What is expected ▸
Write out exactly the lines from the one containing "Q: How many?" through the last line of the records below, including both.

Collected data

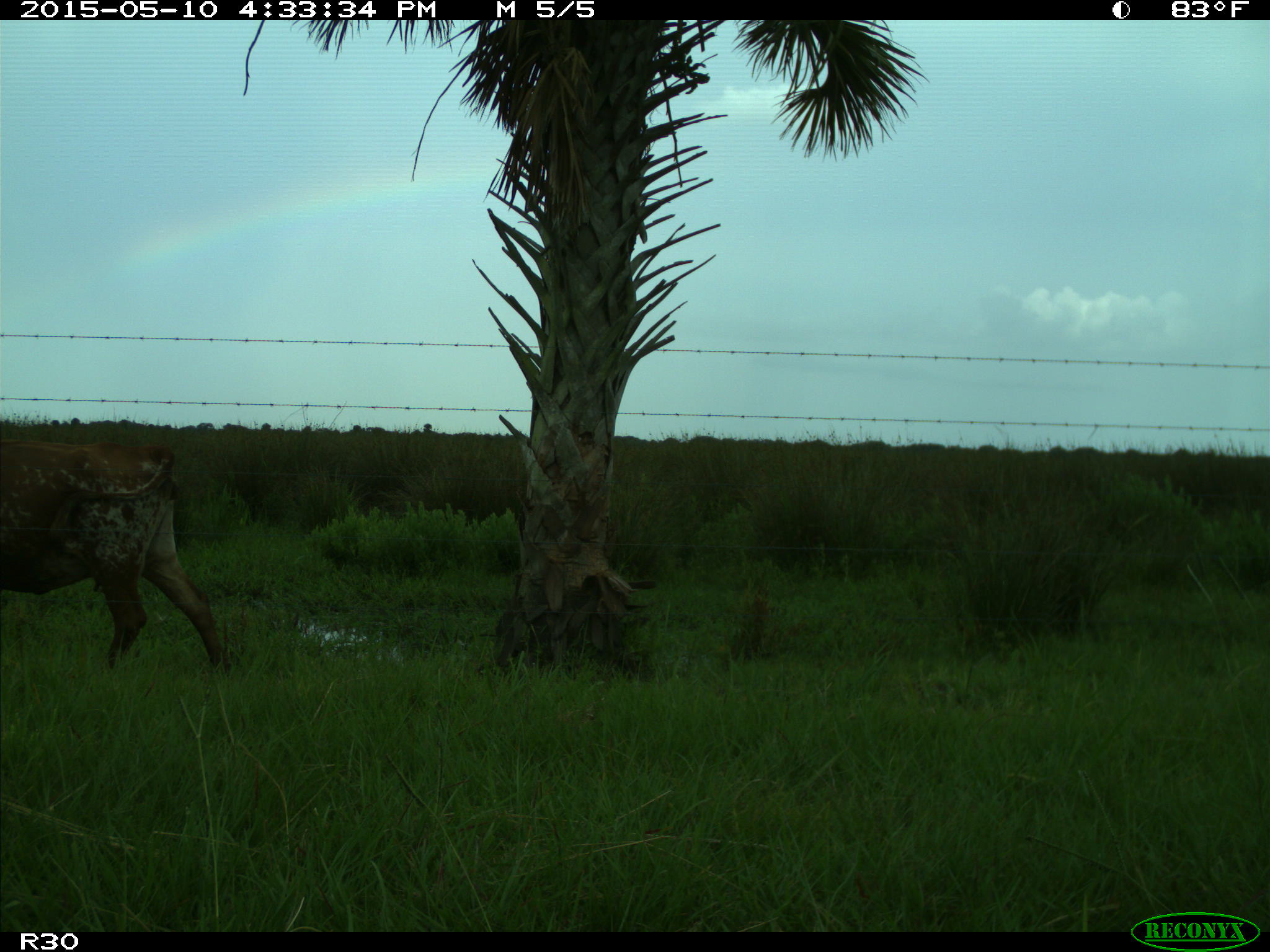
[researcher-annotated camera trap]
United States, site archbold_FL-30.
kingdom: Animalia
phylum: Chordata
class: Mammalia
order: Artiodactyla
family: Bovidae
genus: Bos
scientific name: Bos taurus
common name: domestic cow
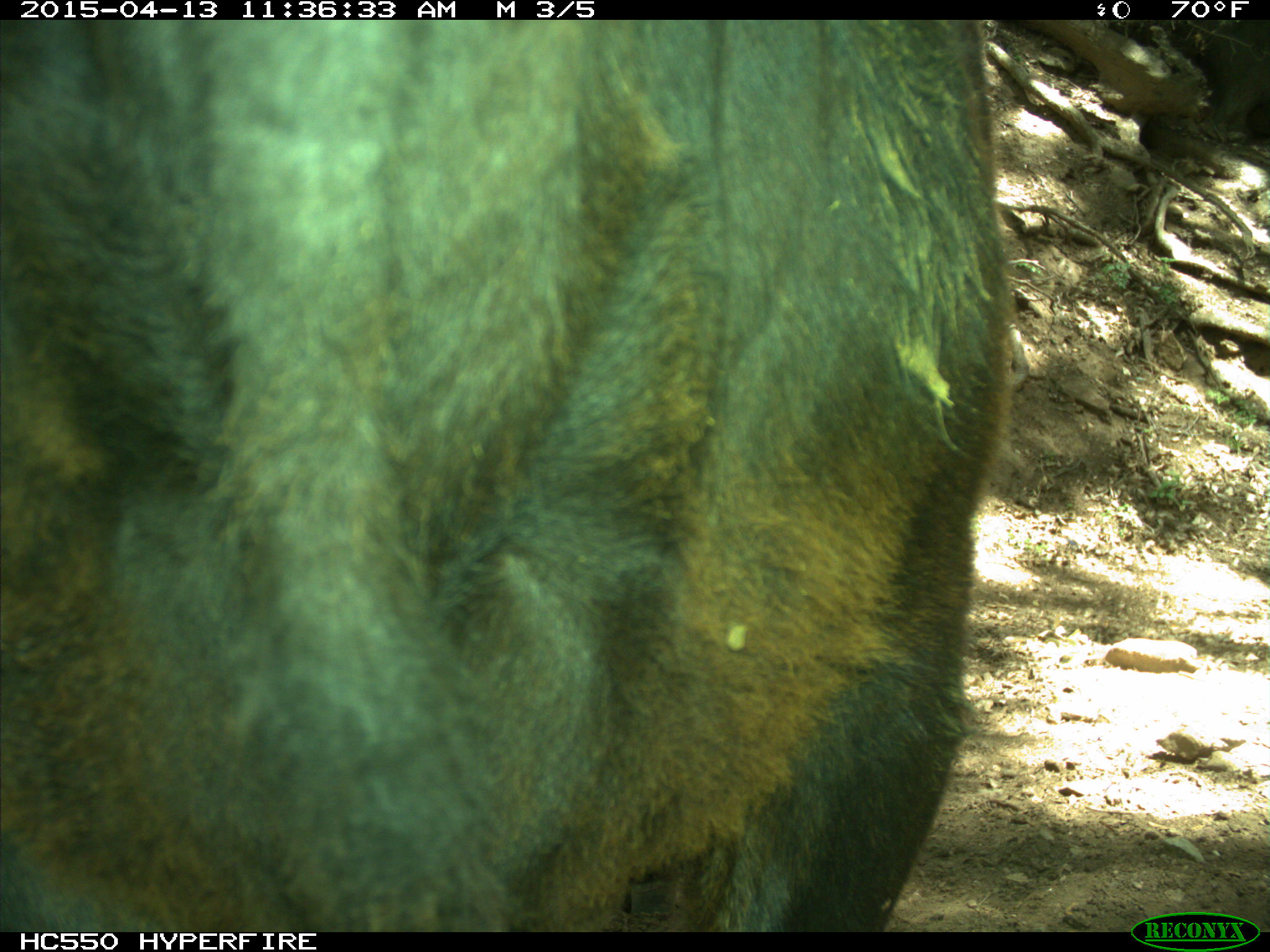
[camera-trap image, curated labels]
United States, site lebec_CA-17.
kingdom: Animalia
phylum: Chordata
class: Mammalia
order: Artiodactyla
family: Bovidae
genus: Bos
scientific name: Bos taurus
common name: domestic cow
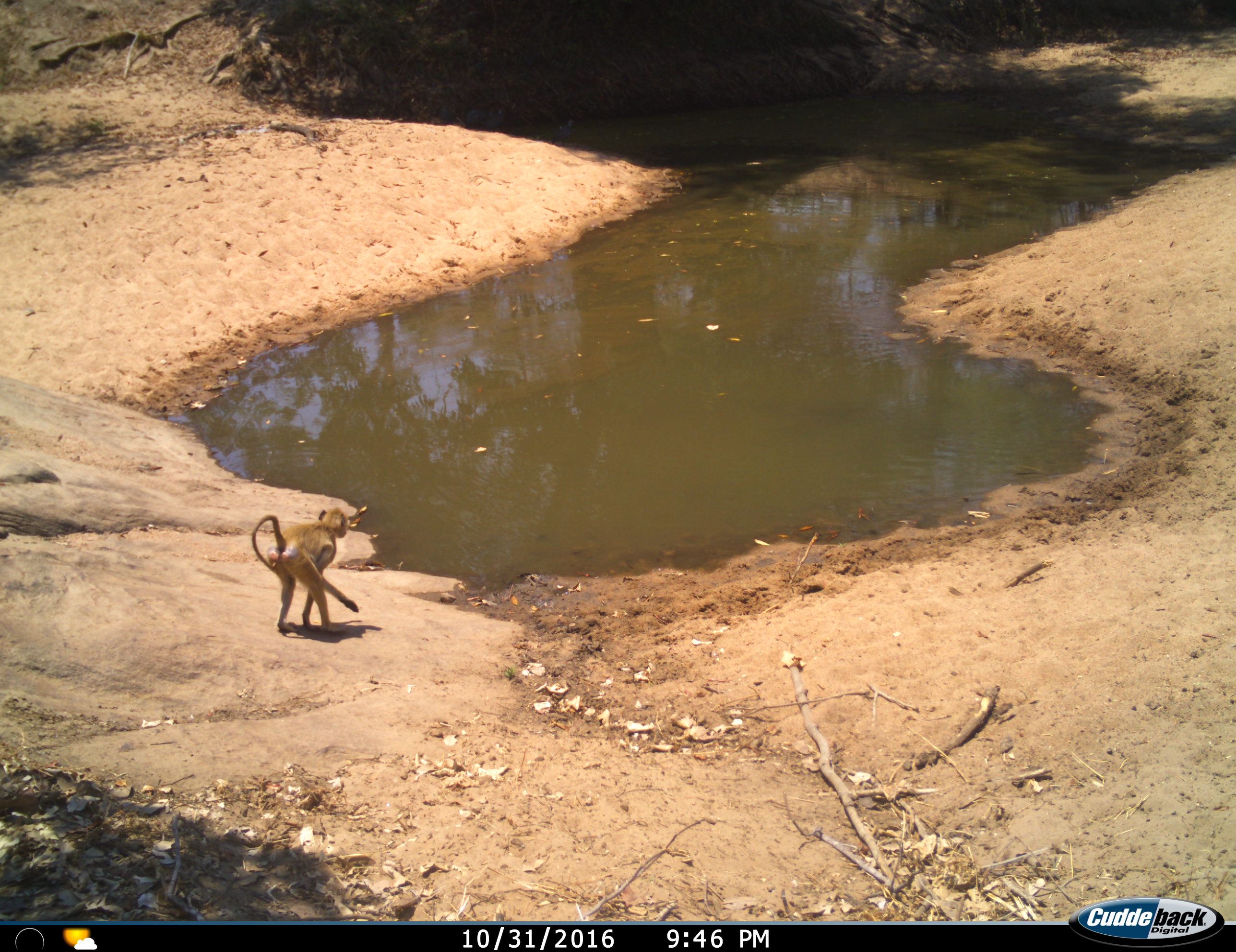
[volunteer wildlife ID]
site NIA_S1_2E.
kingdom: Animalia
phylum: Chordata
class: Mammalia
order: Primates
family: Cercopithecidae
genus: Papio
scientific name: Papio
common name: baboon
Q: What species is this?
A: Baboon (Papio).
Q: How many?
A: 1.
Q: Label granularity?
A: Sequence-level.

Exercise answer ▸
Q: How many?
A: 1.
Q: Label granularity?
A: Sequence-level.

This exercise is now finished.